In continuation of the hardening of the US administrations stand on Pakistan, a bipartisan bill introduced now seeks to make “a clean break” from the country that it said had “harboured terrorists”. The bill that sought to revoke Pakistan’s status as a major non-NATO ally (MNNA) to the United States, was introduced in the House of Representatives by two top lawmakers, saying that Pakistan had failed in it’s commitment to fight and curb terrorism. Having been introduced by the Republican Congressman Ted Poe and Democratic lawmaker Rick Nolan, the legislation calls for revoking MNNA status of Pakistan, granted to it in 2004 by the then President, George Bush, in an effort to get the country to help the US fight Al Qaeda and the Taliban.

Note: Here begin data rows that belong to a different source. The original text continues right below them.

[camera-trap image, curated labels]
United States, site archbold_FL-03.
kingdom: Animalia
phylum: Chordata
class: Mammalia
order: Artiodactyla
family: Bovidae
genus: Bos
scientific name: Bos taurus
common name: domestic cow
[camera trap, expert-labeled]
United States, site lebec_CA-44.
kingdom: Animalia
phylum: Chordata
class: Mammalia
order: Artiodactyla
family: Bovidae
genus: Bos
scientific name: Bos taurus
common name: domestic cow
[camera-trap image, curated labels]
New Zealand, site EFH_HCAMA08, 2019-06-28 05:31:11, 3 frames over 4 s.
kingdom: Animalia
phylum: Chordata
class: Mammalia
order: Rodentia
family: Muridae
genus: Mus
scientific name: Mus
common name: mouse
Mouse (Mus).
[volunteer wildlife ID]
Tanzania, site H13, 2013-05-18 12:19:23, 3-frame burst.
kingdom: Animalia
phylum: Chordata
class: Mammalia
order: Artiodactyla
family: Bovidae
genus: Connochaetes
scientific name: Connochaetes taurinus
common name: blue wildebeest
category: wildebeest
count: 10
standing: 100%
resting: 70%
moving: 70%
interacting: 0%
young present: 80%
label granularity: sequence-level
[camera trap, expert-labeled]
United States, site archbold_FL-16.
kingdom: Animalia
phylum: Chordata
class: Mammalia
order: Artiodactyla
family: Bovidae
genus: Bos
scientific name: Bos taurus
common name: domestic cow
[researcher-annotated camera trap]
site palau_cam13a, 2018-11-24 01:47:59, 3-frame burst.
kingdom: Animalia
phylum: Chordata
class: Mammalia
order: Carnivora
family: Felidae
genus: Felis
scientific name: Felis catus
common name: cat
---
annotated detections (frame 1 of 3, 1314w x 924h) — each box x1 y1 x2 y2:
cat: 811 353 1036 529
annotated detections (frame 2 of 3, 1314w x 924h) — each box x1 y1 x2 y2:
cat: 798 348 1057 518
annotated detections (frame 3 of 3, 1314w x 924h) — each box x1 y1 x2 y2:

The MNNA designation basically translates into the fact that a country is a close ally of the United States government and shares a strategic relationship with the United States Armed Forces, but, at the same time is not a member of the North Atlantic Treaty Organisation (NATO), enabling it to enjoy a variety of military and financial advantages, which are otherwise not conferred on a non-NATO country. The Democrat lawman Mr Nolan is reported to have said that, “Time and time again, Pakistan has taken advantage of America’s goodwill and demonstrated that they are no friend and ally of the United States”, he further added that the fact that the billions of dollars sent to Pakistan over the last 15 years has done nothing to effectively fight terrorism and make us safer. It is time to wake up to the fact that Pakistan has ties with the same terrorist organisations which they claim to be fighting”.
Now, with Prime Minister Narendra Modi scheduled to visit Washington for extensive talks with US president Donald Trump, that are expected to feature terrorism and India’s relations in South Asia, Indian policy makers will be closely observing the latest developments.